For analysis of circulating B cells during experimental infection, PBMCs were thawed in CTL buffer (Immunospot) with benzonase (Millipore), and acid-stripped of Fc-receptor-bound immunoglobulin. Cells were then barcoded using a 70-fold panel according to an 8 choose 4 scheme (Figure S7) with combined anti-CD45 and anti-MHCI antibodies (BioLegend) bearing 102Pd, 104Pd, 105Pd, 106Pd, 108Pd, 110Pd, 190Os, and/or 192Os (BuyIsotope) (Hartmann et al., 2018; Mei et al., 2015; Zunder et al., 2015). Simultaneously with barcoding, cells were stained with magnetic bead-conjugated antibodies against CD3, CD14, CD16, CD123, and CD235a (Miltenyi), labeled for viability using a 103Rh DNA intercalator (Fluidigm), Fc-blocked with mouse IgG (Lampire), and ICAM-1-blocked (BioLegend). After incubation for 30 minutes at 4° C, samples were combined and sorted for the negative fraction on an autoMACSpro (Miltenyi). Magnetically enriched B cells (30 to 50% CD19+) were then stained for surface proteins using metal-tagged antibodies, and incubated with cisplatin-labeled virus. After 30 minutes at 4°C, staining for intracellular markers was carried out using FoxP3 fix/perm kit (eBioscience). The complete panel for mass cytometry comprised an additional 45 markers, beyond barcoding and viability (see Table S2). Antibodies not purchased pre-conjugated through Fluidigm were tagged with metal isotopes using Fluidigm conjugation kits. Multiplexed samples were read on a CyTOF2 (Fluidigm) and deconvoluted (computationally separated) prior to analysis. Fluctuations in B cell populations were monitored overtime in an unbiased manner using t-SNE dimensionality reduction analysis (van der Maaten and Hinton, 2008) and a clustering workflow (Nowicka et al., 2017) combining FlowSOM self-organizing maps and ConsensusClusterPlus (Van Gassen et al., 2015; Wilkerson and Hayes, 2010; Weber and Robinson, 2016).
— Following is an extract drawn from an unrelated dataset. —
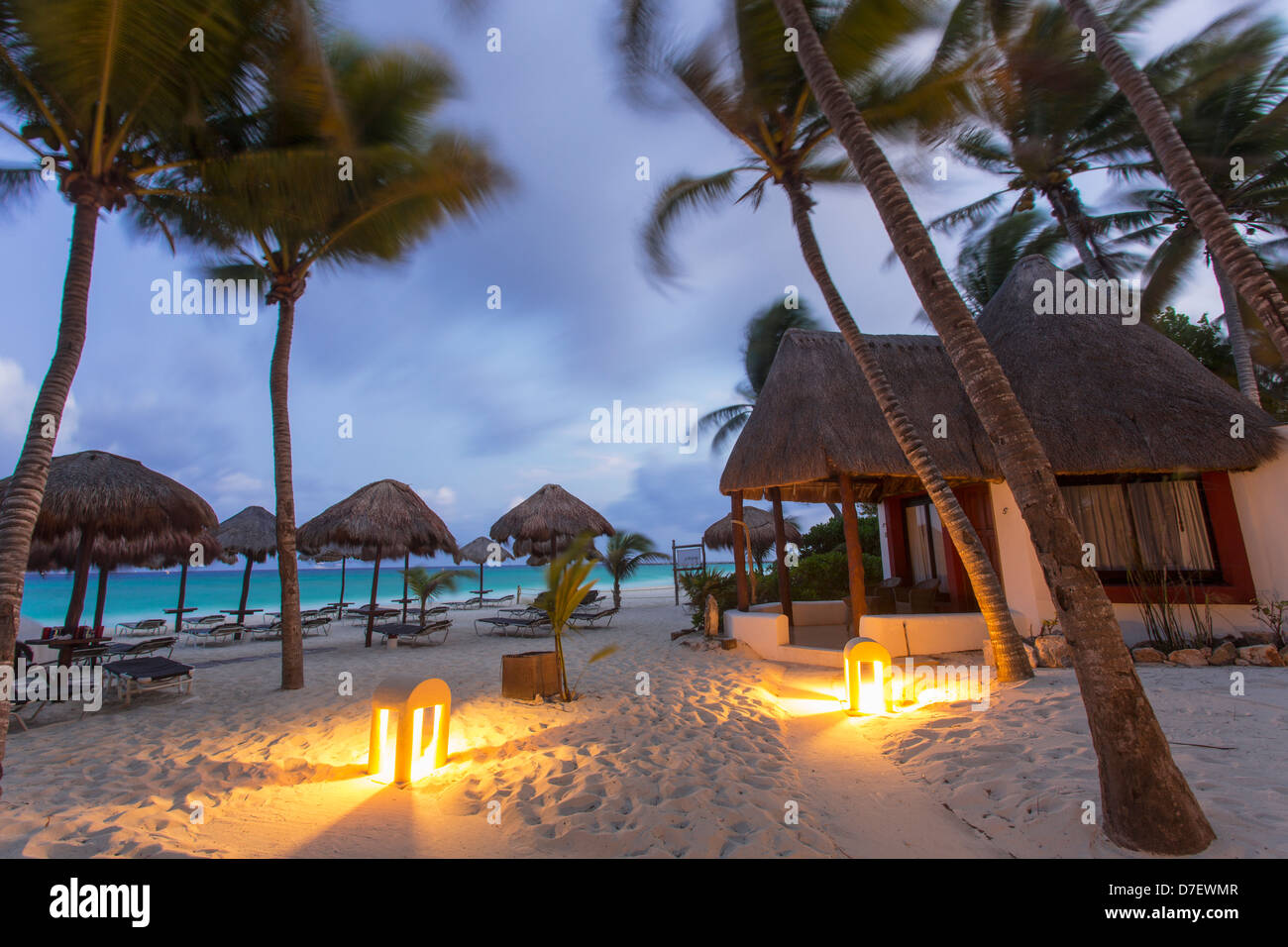 cabana style accommodation on the beach surrounded by palm trees at dawn - Stock Image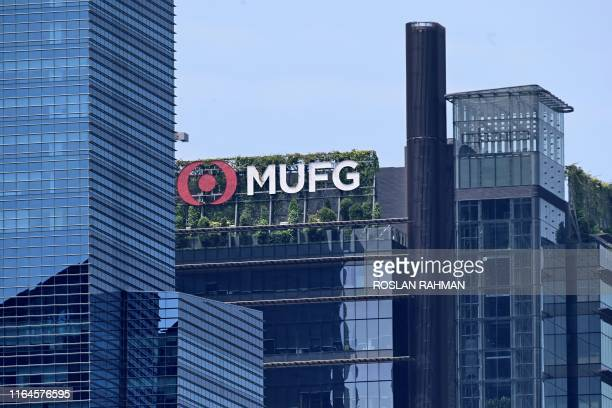 The Mitsubishi UFJ Financial Group bank logo is displayed on a building in Singapore on August 29, 2019.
By this method, similarity to 100 phenotype vectors was scored to generate map coordinates, and cells were clustered into nodes on the basis of density across the map.

Plasmablast Differentiation Culture

Freshly isolated PBMCs were labeled for flow cytometry as described for circulating RV-specific B cells, but were additionally labeled with magnetic bead-conjugated antibodies against CD3, CD14, CD16, CD123, and CD235a (Miltenyi) during the initial blocking step. Samples were then enriched for B cells by negative fractionation on an autoMACSpro (Miltenyi). Enriched B cells (30 to 50% CD19+) were then stained using an abbreviated panel of CD3, CD19, CD20, IgD, CXCR5, RV-A16, and RV-A39, omitting fix/perm steps. RV-16-specific, RV-39-specific, dual-specific, non-specific naive (IgD+), non-specific CXCR5+ memory (IgD-), and non-specific CXCR5− memory (IgD-) B cells (CD19+ CD20+ CD3-) were purified on an Influx Cell Sorter (Becton Dickinson) to > 90% purity (Figure S6). Following isolation, 3–5,000 cells (RV-specific subsets) or 10,000 cells (other B cell subsets) were plated and cultured for 10 days in IMDM supplemented with 10% FBS, non-essential amino acids, insulin/transferrin/selenium, β-mercaptoethanol, 500 ng/ml anti-CD40 (BioLegend), 600 IU/ml IL-2 (Miltenyi), 25ng/ml IL-10 (Miltenyi), 100ng/ml IL-21 (Miltenyi), and 2.5 μg/ml ODN 2006 (Miltenyi) (Karahan et al., 2014). Supernatants were collected every two days, and tested for secreted antibodies by bead-based multiplex assay. An aliquot of cells was harvested every 2 days for analysis by flow cytometry.

Fluorescence Microscopy

Nasal biopsies were obtained from infected subjects at 4 days post-challenge with RV-A16. Biopsies were obtained from the inferior turbinate, the middle turbinate, and the posterior nasopharynx. Leftover tissue from nasal biopsies obtained from uninfected subjects as part of their routine clinical care was used as a control. All tissue was fixed in formalin, paraffin embedded, and sectioned. Prior to staining, sections were deparaffinized in xylene, washed in 100% ethanol, and gradually transitioned to water. Epitope retrieval was conducted in citrate pH6 buffer (Abcam) at 100.5°C for 20 minutes. Slides were then blocked with 10% donkey serum (Southern Biotech), labeled with primary antibodies against CD3 (rabbit, ThermoFisher), CD11c (rabbit, Abcam), CD19 (rat, ThermoFisher), CD20 (mouse, BioPrime), RV-A16 VP2 (mouse, QED Bioscience), and/or T-bet (mouse, BioLegend) (or mouse, rat, and rabbit isotype controls from ThermoFisher) at 5ug/mL, reblocked, and stained with 5ug/mL donkey anti-mouse, donkey anti-rat, or donkey anti-rabbit antibodies (ThermoFisher Scientific) tagged with Alexa Fluor 488 NHS Ester (ThermoFisher), tetramethylrhodamine NHS Ester (ThermoFisher), or Alexa Fluor 647 NHS Ester (ThermoFisher) respectively. Specimens were counterstained with DAPI at 1ug/mL (PromoKine)(see also Table S1). Imaging was performed on a Zeiss Axioimager with Apotome attachment using Zeiss optical filter numbers 49 (DAPI), 38HE (Alexa Fluor 488), 43HE (tetramethylrhodamine), and 50 (Alexa Fluor 647).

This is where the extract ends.